To follow along with the examples, please download the example data from Zenodo and install the library by following the installation instructions.

📄 Data used in examples

The hyperspectral images were acquired using Hyspex push-broom cameras from Norsk Elektro Optikk (Oslo, Norway). Two spectral regions were covered:

  • VNIR-1600: Visible to near-infrared (400–988 nm) with 160 bands and a bandwidth of 3.6 nm.
  • SWIR-384: Short-wave infrared (950–2500 nm) with 288 bands and a bandwidth of 5.4 nm.
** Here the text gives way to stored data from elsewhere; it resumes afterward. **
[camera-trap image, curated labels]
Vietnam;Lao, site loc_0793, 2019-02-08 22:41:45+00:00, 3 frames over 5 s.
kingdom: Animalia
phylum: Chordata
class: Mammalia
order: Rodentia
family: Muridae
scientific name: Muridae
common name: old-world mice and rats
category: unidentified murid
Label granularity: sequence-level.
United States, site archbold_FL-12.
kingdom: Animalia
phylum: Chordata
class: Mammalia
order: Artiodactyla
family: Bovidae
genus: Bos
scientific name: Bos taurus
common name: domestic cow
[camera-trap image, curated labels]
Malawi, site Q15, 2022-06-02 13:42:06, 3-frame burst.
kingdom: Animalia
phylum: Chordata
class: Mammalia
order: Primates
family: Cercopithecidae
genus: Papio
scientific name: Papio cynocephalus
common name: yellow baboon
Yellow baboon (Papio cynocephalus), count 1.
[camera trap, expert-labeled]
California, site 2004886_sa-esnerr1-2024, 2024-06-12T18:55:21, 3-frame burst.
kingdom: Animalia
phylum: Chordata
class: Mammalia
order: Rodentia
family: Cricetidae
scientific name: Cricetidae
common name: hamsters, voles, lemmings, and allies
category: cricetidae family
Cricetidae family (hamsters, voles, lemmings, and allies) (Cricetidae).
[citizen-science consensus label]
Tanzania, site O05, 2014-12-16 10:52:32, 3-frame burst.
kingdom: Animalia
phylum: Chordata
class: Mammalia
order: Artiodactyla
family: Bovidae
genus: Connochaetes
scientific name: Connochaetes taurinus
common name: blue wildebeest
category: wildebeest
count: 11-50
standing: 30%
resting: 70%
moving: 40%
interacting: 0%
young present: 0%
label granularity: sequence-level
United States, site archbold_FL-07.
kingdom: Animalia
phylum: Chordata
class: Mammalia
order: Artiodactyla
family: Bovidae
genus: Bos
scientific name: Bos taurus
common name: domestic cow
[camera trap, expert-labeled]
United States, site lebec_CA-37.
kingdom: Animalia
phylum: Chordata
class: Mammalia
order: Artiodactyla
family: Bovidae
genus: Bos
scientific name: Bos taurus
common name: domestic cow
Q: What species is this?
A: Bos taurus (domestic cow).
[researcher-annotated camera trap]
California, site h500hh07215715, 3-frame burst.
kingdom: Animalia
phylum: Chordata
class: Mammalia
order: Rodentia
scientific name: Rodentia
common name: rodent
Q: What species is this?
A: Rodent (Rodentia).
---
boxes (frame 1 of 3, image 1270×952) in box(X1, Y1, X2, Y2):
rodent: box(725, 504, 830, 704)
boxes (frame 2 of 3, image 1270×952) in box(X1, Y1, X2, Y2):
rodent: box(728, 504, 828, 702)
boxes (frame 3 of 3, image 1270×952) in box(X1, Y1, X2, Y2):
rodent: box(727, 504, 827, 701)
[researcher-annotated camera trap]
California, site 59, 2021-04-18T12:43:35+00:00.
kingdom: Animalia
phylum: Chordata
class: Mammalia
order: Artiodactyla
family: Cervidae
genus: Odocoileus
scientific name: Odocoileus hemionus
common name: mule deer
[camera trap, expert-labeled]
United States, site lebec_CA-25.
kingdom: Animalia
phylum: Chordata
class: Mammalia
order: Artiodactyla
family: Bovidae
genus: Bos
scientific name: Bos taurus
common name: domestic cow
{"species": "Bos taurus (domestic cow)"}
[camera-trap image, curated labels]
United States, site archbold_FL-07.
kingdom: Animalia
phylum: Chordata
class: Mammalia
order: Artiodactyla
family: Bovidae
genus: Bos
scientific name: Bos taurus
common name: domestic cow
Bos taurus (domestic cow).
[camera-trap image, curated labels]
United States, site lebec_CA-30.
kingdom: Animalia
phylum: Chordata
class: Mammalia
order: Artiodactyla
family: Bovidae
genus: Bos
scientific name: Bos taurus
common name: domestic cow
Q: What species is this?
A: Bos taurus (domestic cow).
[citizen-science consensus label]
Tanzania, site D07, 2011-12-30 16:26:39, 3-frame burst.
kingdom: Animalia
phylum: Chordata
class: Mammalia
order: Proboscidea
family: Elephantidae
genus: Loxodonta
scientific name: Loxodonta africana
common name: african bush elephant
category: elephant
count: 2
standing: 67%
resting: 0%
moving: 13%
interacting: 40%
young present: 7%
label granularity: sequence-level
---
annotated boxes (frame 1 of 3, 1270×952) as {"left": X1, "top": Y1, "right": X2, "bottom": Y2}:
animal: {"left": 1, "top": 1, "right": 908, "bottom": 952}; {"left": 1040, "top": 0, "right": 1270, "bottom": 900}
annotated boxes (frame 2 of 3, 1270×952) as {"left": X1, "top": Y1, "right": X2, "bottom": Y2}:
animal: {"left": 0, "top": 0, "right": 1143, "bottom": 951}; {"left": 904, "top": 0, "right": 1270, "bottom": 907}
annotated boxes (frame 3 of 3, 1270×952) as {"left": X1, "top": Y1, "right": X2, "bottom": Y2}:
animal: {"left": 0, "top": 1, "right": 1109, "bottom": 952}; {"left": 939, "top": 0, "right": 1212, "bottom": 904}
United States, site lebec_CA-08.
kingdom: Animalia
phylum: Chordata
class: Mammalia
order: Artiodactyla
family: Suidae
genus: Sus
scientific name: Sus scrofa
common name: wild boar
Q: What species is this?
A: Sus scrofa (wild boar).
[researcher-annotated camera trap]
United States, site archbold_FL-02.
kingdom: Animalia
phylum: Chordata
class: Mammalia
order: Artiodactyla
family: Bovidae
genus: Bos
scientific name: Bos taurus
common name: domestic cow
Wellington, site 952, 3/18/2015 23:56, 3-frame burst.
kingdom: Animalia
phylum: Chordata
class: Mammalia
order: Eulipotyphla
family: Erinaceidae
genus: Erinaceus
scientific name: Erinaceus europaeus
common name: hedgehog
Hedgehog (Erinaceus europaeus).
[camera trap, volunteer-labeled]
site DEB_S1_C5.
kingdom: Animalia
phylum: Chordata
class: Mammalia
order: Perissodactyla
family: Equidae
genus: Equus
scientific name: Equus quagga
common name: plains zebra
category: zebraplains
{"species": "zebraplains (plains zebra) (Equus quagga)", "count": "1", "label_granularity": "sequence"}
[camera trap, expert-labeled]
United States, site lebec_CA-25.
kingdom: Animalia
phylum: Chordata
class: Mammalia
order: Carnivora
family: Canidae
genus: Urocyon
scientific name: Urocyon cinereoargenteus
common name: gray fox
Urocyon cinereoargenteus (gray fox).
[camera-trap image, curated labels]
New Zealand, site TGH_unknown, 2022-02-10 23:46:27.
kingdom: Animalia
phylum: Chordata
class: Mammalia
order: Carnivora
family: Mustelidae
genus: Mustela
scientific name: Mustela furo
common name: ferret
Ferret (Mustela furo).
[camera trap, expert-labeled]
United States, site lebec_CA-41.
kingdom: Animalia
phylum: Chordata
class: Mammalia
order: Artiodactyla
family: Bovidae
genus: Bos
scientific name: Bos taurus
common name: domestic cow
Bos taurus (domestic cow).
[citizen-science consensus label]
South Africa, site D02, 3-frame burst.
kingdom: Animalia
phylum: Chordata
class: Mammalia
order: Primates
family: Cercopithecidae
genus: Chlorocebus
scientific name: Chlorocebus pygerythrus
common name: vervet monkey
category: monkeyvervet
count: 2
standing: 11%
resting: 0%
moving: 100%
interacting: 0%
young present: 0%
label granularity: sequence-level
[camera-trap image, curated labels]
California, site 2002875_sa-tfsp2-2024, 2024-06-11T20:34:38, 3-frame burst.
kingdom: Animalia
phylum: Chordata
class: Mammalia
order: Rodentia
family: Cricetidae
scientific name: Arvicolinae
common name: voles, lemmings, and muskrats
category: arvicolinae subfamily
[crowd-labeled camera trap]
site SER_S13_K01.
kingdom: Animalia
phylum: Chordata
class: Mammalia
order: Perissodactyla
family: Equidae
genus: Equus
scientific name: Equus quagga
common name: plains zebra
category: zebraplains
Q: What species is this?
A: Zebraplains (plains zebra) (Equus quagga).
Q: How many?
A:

The acquired hyperspectral data, expressed as reflectance values, were already radiometrically calibrated to ensure accuracy and reliability for subsequent analysis.

Description of file names

File Name Description
L1_L2_L3__test__ID_CAM.img Image file
L1_L2_L3__test__ID_CAM.hdr Header file corresponding to the image file
Component Description
L Labels of plants in the image
ID Random ID assigned when the image is acquired
CAM Camera type; corr for VNIR, corr2 for SWIR
Labels Example
V-T-N KK-K-04
Component Description
V Variety
KK: KIS Krka
KS: KIS Savinja
T Treatment
K: Control
S: Drought
N Index of a particular plant

🚀 Validation of setup

To verify that the data and the SiaPy installation meet the expected requirements, run the following code snippet. It should print a message indicating whether the loading was successful.

try:
    from pathlib import Path

    from siapy.entities import SpectralImageSet

    print("Libraries detected successfully.")
except ImportError as e:
    print(
        f"Error: {e}. Please ensure that the SiaPy library is installed and the environment is activated."
    )
    exit(1)

# Set the path to the directory containing the data
# !! ADJUST THIS PATH TO YOUR DATA DIRECTORY !!
data_dir = "./docs/examples/data"

# Find all header and image files in the data directory
header_paths = sorted(Path(data_dir).rglob("*.hdr"))
image_paths = sorted(Path(data_dir).rglob("*.img"))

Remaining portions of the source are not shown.